Tag der Befreiung in Italien: Bella ciao!
Mit Staatstrauer wollte die rechte Regierungschefin Meloni Feiern zum Tag der Befreiung unterdrücken. Doch die Antifaschisten triumphierten.

D er 25. April ist nicht irgendein Tag in Italien, sondern die Festa della Liberazione, das Fest der Befreiung. Jährlich feiern die Italiener das Ende der Terrorherrschaft der deutschen Nazibesetzer und der mit ihnen kollaborierenden Mussolini-Faschisten im Jahr 1945.
Für die in Rom regierende radikal rechte Giorgia Meloni, für ihre postfaschistische Partei Fratelli d’Italia gab es an diesem Tag nie etwas zu feiern. Eher schon kann man sagen, dass ihnen das Fest der Befreiung gehörig stinkt. Somit fügte sich der Papsttod, müssen sich Meloni und ihre rechte Bagage gedacht haben, doch wunderbar, um endlich den Deckel auf den antifaschistischen Gedenktag zu setzen.
Doch die italienische Bevölkerung hat mal wieder bewiesen, wie wichtig und wirksam ein Aufbegehren gegen eine radikal rechte Regierung sein kann. Denn Melonis Plan ging nicht auf.
Verlängerte Staatstrauer
Ihre Regierung ordnete gleich eine fünftägige Staatstrauer für Papst Bergoglio an, vom 22. bis zum 26. April. Das gab es noch nie, die längste Staatstrauer für einen toten Papst hatte zuvor nie mehr als drei Tage überschritten.

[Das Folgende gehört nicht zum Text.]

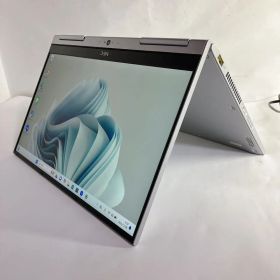 2in1 VersaPro タイプVG UltraLite タッチパネル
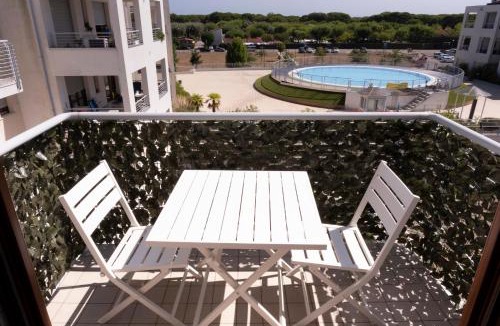 Cavallino-Treporti Apartment | Sky Sun & Sea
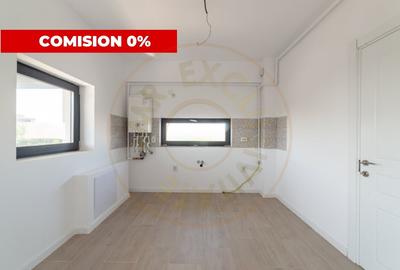 Apartament cu 3 camere decomandat în Nord - 9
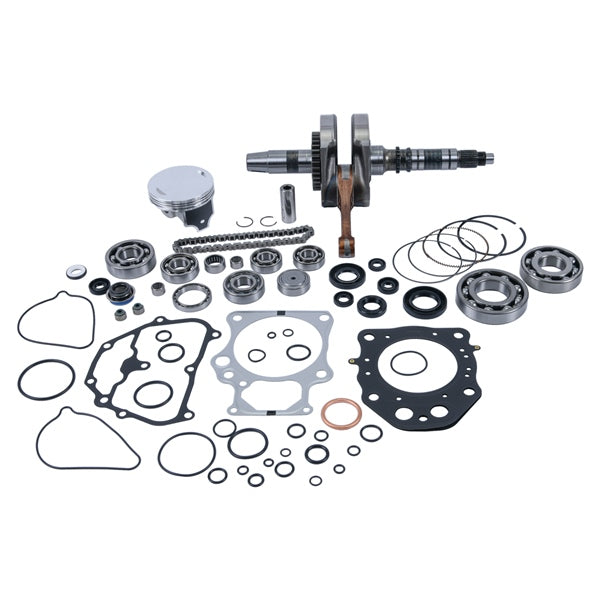 VertexWinderosa Complete Engine Kit Fits Honda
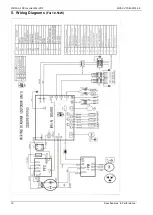 Предварительный просмотр 18 страницы Midea MDV-V105W/DVN1 Owner'S Manual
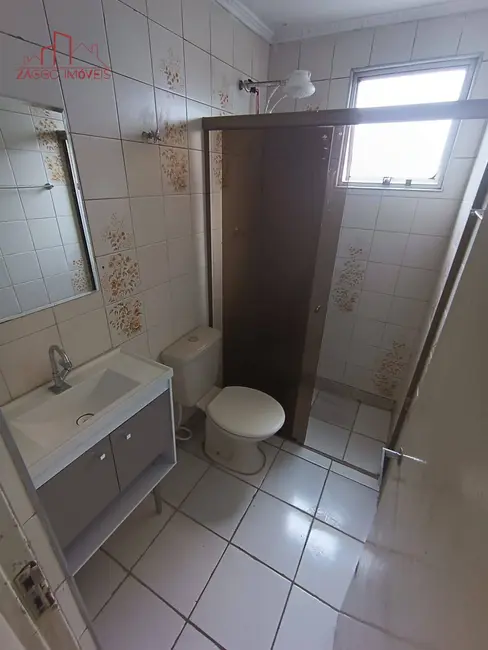 Apartamento com 2 quartos para alugar, 60m2 em São Paulo - SP - imagem 4 Foto 4 de Apartamento com 2 quartos para alugar, 60m2 em São Paulo - SP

Und als wäre das noch nicht genug, trat letzten Dienstag nach der Kabinettssitzung Zivilschutzminister Nello Musumeci, der über die Jahrzehnte immer wieder als Faschismusnostalgiker aufgefallen war, vor die Presse, um großherzig zu erklären, „alle Feierlichkeiten“ zum 25. April seien „selbstverständlich gestattet“, jedoch unter der Vorgabe, dass sie „voller Nüchternheit“ stattfänden. Später legte er nach, er meine damit, dass „entfesselte Tänze und Gesänge“ unterbleiben sollten.
Doch die linken Stimmen ließen sich nicht unterkriegen: Ein gehöriger Shitstorm, von linken Politiker*innen genauso wie auf Social Media, war die Folge. „Es ist ja nicht so, dass wir am 25. April trinken“, ätzte der Vorsitzende des linken Gewerkschaftsbunds CGIL, Maurizio Landini. Und in vielen viral gehenden Memes wurde konstatiert, Minister Musumeci habe offenbar den Befreiungstag noch nie mitgefeiert, er verwechsele „den 25. April mir Karneval“.
Vor Ort schikanierten zahlreiche rechte Bürgermeister*innen den Partisanenverband ANPI und andere Veranstalter. In Romano di Lombardia wurde das Singen von „Bella ciao“ verboten, in Cinisello Balsamo behauptete der Bürgermeister, die Kapelle habe freiwillig auf das Lied verzichtet – das Publikum antwortete mit einem Pfeifkonzert.
Proteste trotz Schikane
In Genzano verbot der Bürgermeister Umzug und Kundgebung der ANPI und erlaubte nur eine Kranzniederlegung. In Ascoli Piceno musste eine Bäckerin wegen eines Transparents zum 25. April ihre Personalien angeben.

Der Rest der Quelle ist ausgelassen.